Art & Architecture
The Bellevue Library, which opened July 1, 1993, was designed by Zimmer Gunsul Frasca Partnership.
The sides facing downtown Bellevue (south and east) are comprised of exposed concrete columns, infilled with glass and red sandstone. The north and west facades utilize a patterned brick veneer, with finer detailing and a scale respectful of residential neighbors.
The visually striking roof forms are articulated to break down the scale of the building and enhance the interior spatial quality and exterior appeal. A continuous northern clerestory glass provides for indirect light into public areas below. The wood roof structure is clad with steel, reminiscent of the traditional and durable material used in church steeples.

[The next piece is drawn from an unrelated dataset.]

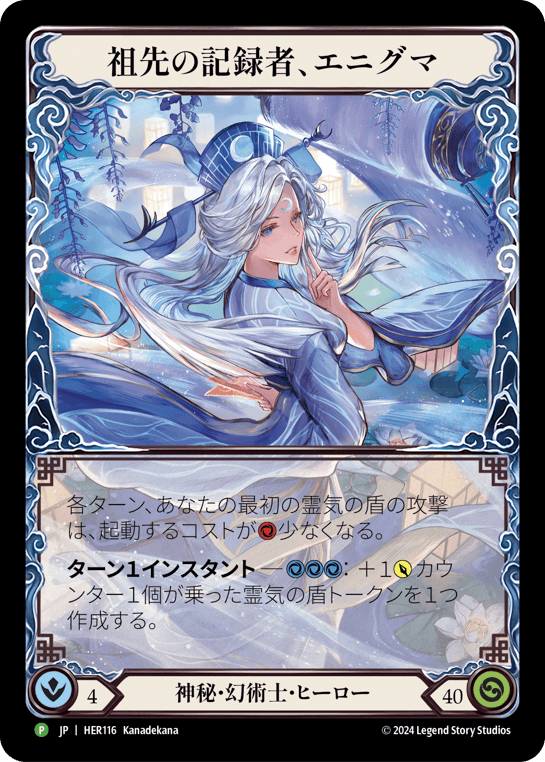 Enigma, Ledger of Ancestry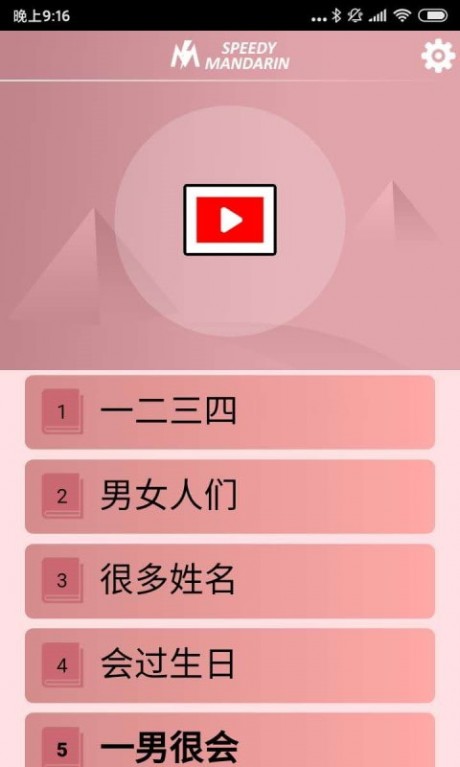 极速汉语app3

Ashwood Plaza, a park developed by the City of Bellevue, borders the south perimeter of the building, and provides the library with a grand "front porch" that enhances the architecture. Graced by the elegant cast bronze sculpture Double Inquiry, by Larry Kirkland, the plaza provides a venue for outdoor concerts and gatherings.

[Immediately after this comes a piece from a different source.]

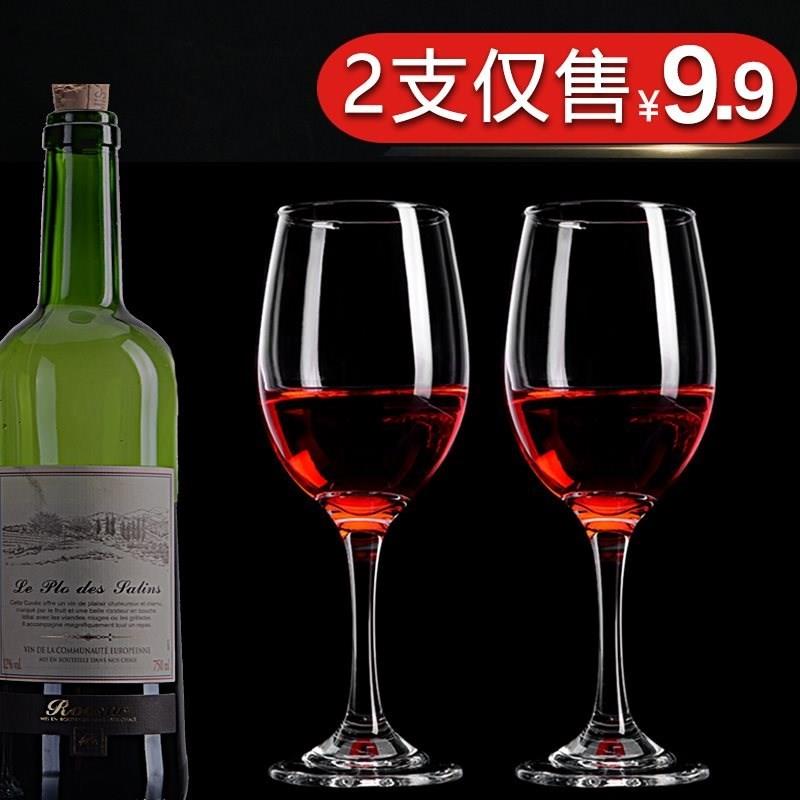 Two pairs of red wine glasses high-feet glasses household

The Bellevue Library has won several major awards: 2000 American Institute of Architects (AIA) Merit Award, Western International Summit; 1999 AIA Civic Design Merit Award; 1997 AIA Honor Award; 1995 ALA/AIA National Award of Excellence for Library Architecture; 1995 AIA Award of Merit, Pacific Northwest Region; 1994 AIA Honor Award, Portland Chapter; 1994 Associated General Contractors of Washington, Excellence in Construction; 1993 AIA Award of Merit, Seattle Chapter
Art works by several notable Northwest artists were commissioned for the new Bellevue Library. These works include: Reynard the Fox, a wall sculpture, by Richard S. Beyer; Check it Out, a cast glass window, by Ann Troutner and Paul Marioni; and Historic Portraits, 12 porcelain enamel panels, by Garth Edwards. Custom lighting fixtures were designed for the library by Walter White and custom ceramic tiles were designed by Anne Storrs. The sculpture, Golden Boy, on permanent exhibit, was created by award-winning artist Leo Osborne.
Amber Pod, a kiln cast crystal form by Ann Robinson, was donated to the Bellevue Library in 1996 in memory of Dale Cozadd.
The Art and Architecture of the Bellevue Library, a brochure
available at the library, provides a complete description of the art works.